Haints Stay
Page 15
Neither of them was in any condition to cook a meal, so they ate what was left of the bread with salt and stoked the fire and huddled together. Bird’s hand was well-worn and bloody. Mary’s hands were blistered and ready to pop. She rinsed the wounds with cool water, and bandaged each. It snowed steadily on outside. For the first time since they’d left home, they slept soundly through the night.
They woke to find the village covered in several feet of snow, with more of it still in the air. The rows Bird had set out were unidentifiable. The hole, on which they had worked so tirelessly, was filled now with snow and marked only by the snow-capped mound of dirt at its side.
The snow stayed with them for days. They dug out the store of logs lining the back of the building with the kitchen, and stacked them inside to thaw and dry. Most would not burn at first, but those that did warmed and worked to dry the others. They made more bread. Bird practiced with the pistol, although Mary insisted he do so upstairs. The sound of it startled her, but no matter of fussing or demanding would stop him.
He was closing off to her. He seemed distracted and uncomfortable. He would end what might have become a perfectly good conversation by refusing to answer with more than a single word.
“Do you think we might develop some land, when the snow stops ?”
“No.”
“Would you like a family some day ? Do you believe this town could restore itself ? If we help, maybe ? Do you think we could keep this town in some kind of decent shape, for when more people come ? When the town grows again ?”
To this, he said nothing. He was watching out the window. The snow was burying them. It wouldn’t stay forever. They could dig themselves out and get back to work. They had only a few more days of this. A week at most. They were not trapped. They were not in danger. They had only to wait.

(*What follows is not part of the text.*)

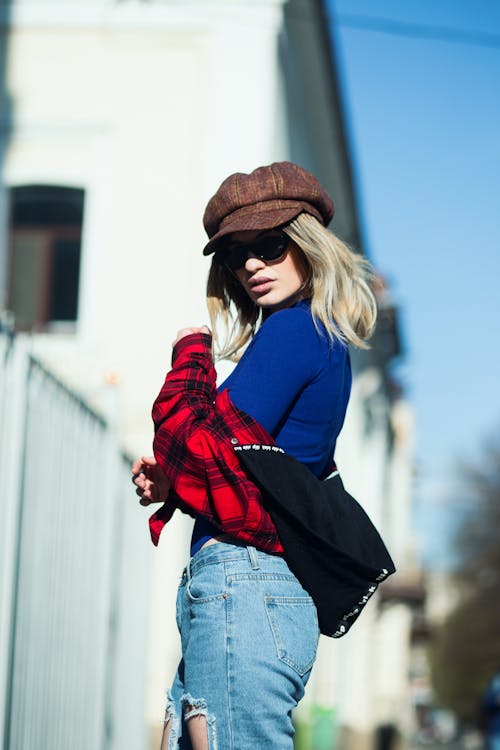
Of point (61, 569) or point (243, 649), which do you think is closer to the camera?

The infant would not stop screaming. She had no milk for it, no liquid with which to feed it. Only a few scraps of food and the snow she could melt in her hands for drinking. She chewed a bit of dried beef and tried to spit it into the baby’s mouth, but it would not accept it. She rode on through the night and put the sun at her back as it began to rise. The horse was flagging. She was flagging. The baby was screaming and screaming and screaming. She did not know this baby. She did not have the body warmth to keep it alive. She did not know the man she had killed. From what she could tell, everyone from the town was dead. Everyone except for Mary and Bird. And they needed her. She had to survive for them and find her way back. She rode until the horse began to falter. She pushed it a bit farther and it finally bent its front knees and brought her down into the snow. The baby fell from her. It disappeared into several feet of snow without a sound, like a twig into a canyon. But then it began to scream again. The horse’s hocks gave then and she was suddenly in the snow and thanking the heavens that the horse had not crushed her. The child would not stop screaming. She had made a poor decision, coming out here. She had put herself at risk and the child was no better off. She had pursued the man unthinkingly and brought herself to this low point. There was no way of anticipating the snowfall. Now the snow would fall and it would keep falling and falling, as the baby kept screaming and screaming.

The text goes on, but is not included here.